*Exercise instructions*
Set the following entries down again exactly, line by line.

------------------------------------------------------------------------

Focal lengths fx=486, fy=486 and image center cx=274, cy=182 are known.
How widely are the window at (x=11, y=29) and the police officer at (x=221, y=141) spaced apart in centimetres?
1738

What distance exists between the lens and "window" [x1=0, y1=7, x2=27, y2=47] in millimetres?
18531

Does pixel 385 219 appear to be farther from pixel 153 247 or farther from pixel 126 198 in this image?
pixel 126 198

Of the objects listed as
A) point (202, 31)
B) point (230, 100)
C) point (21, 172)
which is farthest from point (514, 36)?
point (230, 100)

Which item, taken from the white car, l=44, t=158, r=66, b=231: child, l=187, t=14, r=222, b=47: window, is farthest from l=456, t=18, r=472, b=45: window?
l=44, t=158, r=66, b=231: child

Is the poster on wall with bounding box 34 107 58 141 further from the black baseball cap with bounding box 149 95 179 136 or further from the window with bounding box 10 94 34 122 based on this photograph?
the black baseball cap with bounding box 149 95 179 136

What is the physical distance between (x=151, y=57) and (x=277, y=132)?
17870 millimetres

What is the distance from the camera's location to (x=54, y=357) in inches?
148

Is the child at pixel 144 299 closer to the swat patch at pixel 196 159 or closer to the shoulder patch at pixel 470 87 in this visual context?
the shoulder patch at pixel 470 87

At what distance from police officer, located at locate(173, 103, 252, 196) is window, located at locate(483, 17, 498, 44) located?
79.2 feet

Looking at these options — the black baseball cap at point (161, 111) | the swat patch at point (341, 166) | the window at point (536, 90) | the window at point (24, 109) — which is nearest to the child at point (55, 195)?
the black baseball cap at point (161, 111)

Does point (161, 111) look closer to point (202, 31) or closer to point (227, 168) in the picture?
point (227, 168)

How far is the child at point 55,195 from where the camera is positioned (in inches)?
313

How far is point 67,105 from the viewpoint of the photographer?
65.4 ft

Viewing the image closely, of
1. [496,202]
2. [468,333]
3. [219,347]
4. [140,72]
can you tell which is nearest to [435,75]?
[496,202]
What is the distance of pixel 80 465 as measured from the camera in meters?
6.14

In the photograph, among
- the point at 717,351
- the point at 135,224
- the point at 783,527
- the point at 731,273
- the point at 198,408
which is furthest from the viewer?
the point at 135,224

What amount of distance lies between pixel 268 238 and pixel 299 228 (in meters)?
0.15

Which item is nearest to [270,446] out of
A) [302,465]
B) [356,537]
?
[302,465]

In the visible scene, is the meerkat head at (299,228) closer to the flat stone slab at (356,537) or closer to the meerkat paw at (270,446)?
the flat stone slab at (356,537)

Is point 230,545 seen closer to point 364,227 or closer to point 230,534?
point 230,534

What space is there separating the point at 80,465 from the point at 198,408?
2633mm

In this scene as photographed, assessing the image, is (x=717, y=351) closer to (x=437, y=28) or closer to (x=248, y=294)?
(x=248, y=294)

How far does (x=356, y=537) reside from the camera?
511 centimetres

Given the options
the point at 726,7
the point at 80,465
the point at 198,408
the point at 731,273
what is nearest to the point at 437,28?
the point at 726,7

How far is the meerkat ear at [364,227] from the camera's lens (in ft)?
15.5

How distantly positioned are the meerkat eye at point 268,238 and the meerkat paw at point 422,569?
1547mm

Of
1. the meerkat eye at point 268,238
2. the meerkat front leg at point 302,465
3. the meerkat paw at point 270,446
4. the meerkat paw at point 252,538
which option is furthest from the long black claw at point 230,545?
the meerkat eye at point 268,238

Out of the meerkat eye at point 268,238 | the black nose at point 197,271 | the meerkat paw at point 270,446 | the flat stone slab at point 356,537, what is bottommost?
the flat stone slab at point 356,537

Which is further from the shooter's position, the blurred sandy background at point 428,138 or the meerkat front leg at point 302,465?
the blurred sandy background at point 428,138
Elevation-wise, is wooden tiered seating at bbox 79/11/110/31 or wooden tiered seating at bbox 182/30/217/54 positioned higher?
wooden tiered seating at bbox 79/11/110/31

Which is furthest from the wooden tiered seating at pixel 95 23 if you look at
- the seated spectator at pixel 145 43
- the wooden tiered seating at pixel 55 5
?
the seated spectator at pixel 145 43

------------------------------------------------------------------------

*Response to this exercise*
Focal lengths fx=486, fy=486 and image center cx=274, cy=182 are known.
How widely are the window at (x=11, y=29) and the police officer at (x=221, y=141) spaced apart in centimetres?
1738

What distance exists between the lens and "window" [x1=0, y1=7, x2=27, y2=47] in millimetres?
18531

Does pixel 385 219 appear to be farther from pixel 153 247 or farther from pixel 126 198 in this image?
pixel 126 198

Of the objects listed as
A) point (202, 31)
B) point (230, 100)
C) point (21, 172)
which is farthest from point (514, 36)?
point (230, 100)

Which item, taken from the white car, l=44, t=158, r=66, b=231: child, l=187, t=14, r=222, b=47: window, is farthest from l=456, t=18, r=472, b=45: window?
l=44, t=158, r=66, b=231: child

Is the poster on wall with bounding box 34 107 58 141 further from the black baseball cap with bounding box 149 95 179 136 or further from the window with bounding box 10 94 34 122 based on this photograph?
the black baseball cap with bounding box 149 95 179 136

What is the physical distance between (x=151, y=57) and (x=277, y=132)?
17870 millimetres

What is the distance from the camera's location to (x=54, y=357) in inches?
148

Is the child at pixel 144 299 closer to the swat patch at pixel 196 159 or closer to the shoulder patch at pixel 470 87 in this visual context?
the shoulder patch at pixel 470 87

At what distance from police officer, located at locate(173, 103, 252, 196) is window, located at locate(483, 17, 498, 44) located?
79.2 feet

Looking at these options — the black baseball cap at point (161, 111) | the swat patch at point (341, 166) | the window at point (536, 90) | the window at point (24, 109) — which is nearest to the child at point (55, 195)?
the black baseball cap at point (161, 111)

Does point (161, 111) look closer to point (202, 31) or closer to point (227, 168) in the picture?
point (227, 168)

How far is the child at point 55,195 from where the camera is positioned (in inches)?
313

How far is point 67,105 from the viewpoint of the photographer?
65.4 ft

Viewing the image closely, of
1. [496,202]
2. [468,333]
3. [219,347]
4. [140,72]
can you tell which is nearest to [435,75]?
[496,202]
What is the distance of pixel 80 465 as measured from the camera in meters?
6.14

In the photograph, among
- the point at 717,351
- the point at 135,224
- the point at 783,527
- the point at 731,273
- the point at 198,408
which is furthest from the viewer?
the point at 135,224

What amount of distance lies between pixel 268 238 and pixel 299 228 (in meters)?
0.15

Which item is nearest to [270,446] out of
A) [302,465]
B) [356,537]
?
[302,465]

In the visible scene, is the meerkat head at (299,228) closer to the flat stone slab at (356,537) or closer to the meerkat paw at (270,446)?
the flat stone slab at (356,537)

Is point 230,545 seen closer to point 364,227 or closer to point 230,534?
point 230,534

What space is there separating the point at 80,465 from the point at 198,408?
2633mm

In this scene as photographed, assessing the image, is (x=717, y=351) closer to (x=437, y=28) or closer to (x=248, y=294)?
(x=248, y=294)

How far does (x=356, y=537) reside from the camera?
511 centimetres

Given the options
the point at 726,7
the point at 80,465
the point at 198,408
the point at 731,273
what is nearest to the point at 437,28?
the point at 726,7

How far is the meerkat ear at [364,227] from the camera's lens (in ft)?
15.5

How distantly positioned are the meerkat eye at point 268,238 and the meerkat paw at point 422,569?
1547mm

Of
1. the meerkat eye at point 268,238
2. the meerkat front leg at point 302,465
3. the meerkat paw at point 270,446
4. the meerkat paw at point 252,538
which option is furthest from the long black claw at point 230,545?
the meerkat eye at point 268,238

Out of the meerkat eye at point 268,238 | the black nose at point 197,271 | the meerkat paw at point 270,446 | the flat stone slab at point 356,537, what is bottommost?
the flat stone slab at point 356,537

Which is further from the shooter's position, the blurred sandy background at point 428,138 or the meerkat front leg at point 302,465?
the blurred sandy background at point 428,138
Elevation-wise, is wooden tiered seating at bbox 79/11/110/31 or wooden tiered seating at bbox 182/30/217/54 positioned higher?
wooden tiered seating at bbox 79/11/110/31

Which is furthest from the wooden tiered seating at pixel 95 23 if you look at
- the seated spectator at pixel 145 43
- the wooden tiered seating at pixel 55 5
?
the seated spectator at pixel 145 43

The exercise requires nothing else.